**Dataset entries**
--------
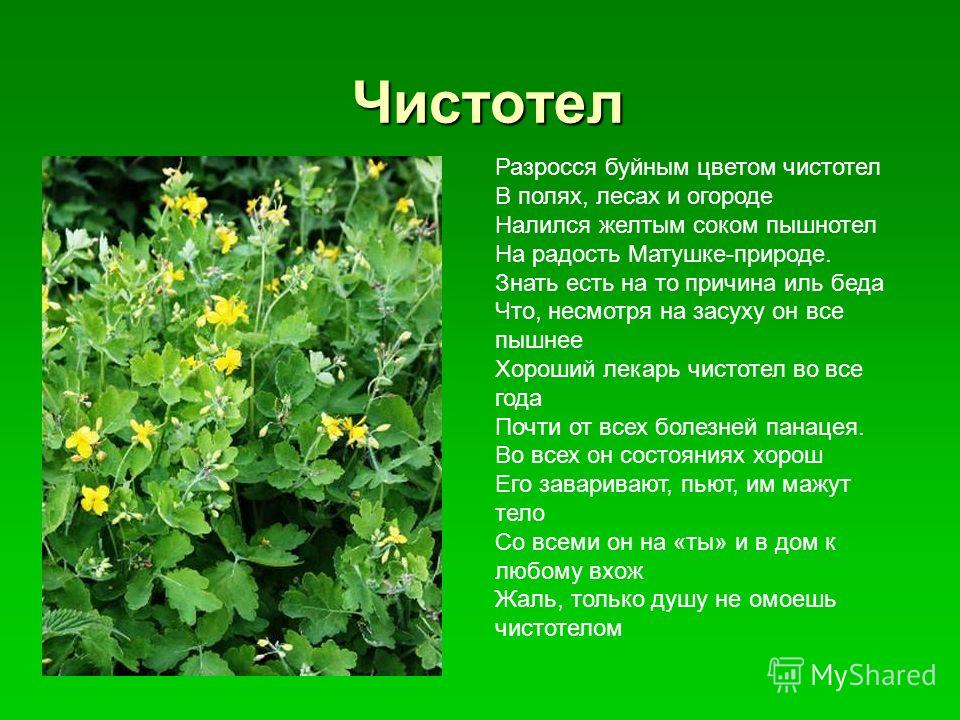 Чистотел

Разросся буйным цветом чистотел
В полях, лесах и огороде
Налился желтым соком пышнотел
На радость Матушке-природе.
Знать есть на то причина иль беда
Что, несмотря на засуху он все пышнее
Хороший лекарь чистотел во все года
Почти от всех болезней панацея.
Во всех он состояниях хорош
Его заваривают, пьют, им мажут тело
Со всеми он на «ты» и в дом к любому вхож
Жаль, только душу не омоешь чистотелом

MyShared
--------
**EXERCISE DETAILS**
Print the line with "На радость Матушке-природе." and every line after it in the entries above, exactly as written. Leave out all other lines.

**RESPONSE TO THIS TASK**
На радость Матушке-природе.
Знать есть на то причина иль беда
Что, несмотря на засуху он все пышнее
Хороший лекарь чистотел во все года
Почти от всех болезней панацея.
Во всех он состояниях хорош
Его заваривают, пьют, им мажут тело
Со всеми он на «ты» и в дом к любому вхож
Жаль, только душу не омоешь чистотелом

MyShared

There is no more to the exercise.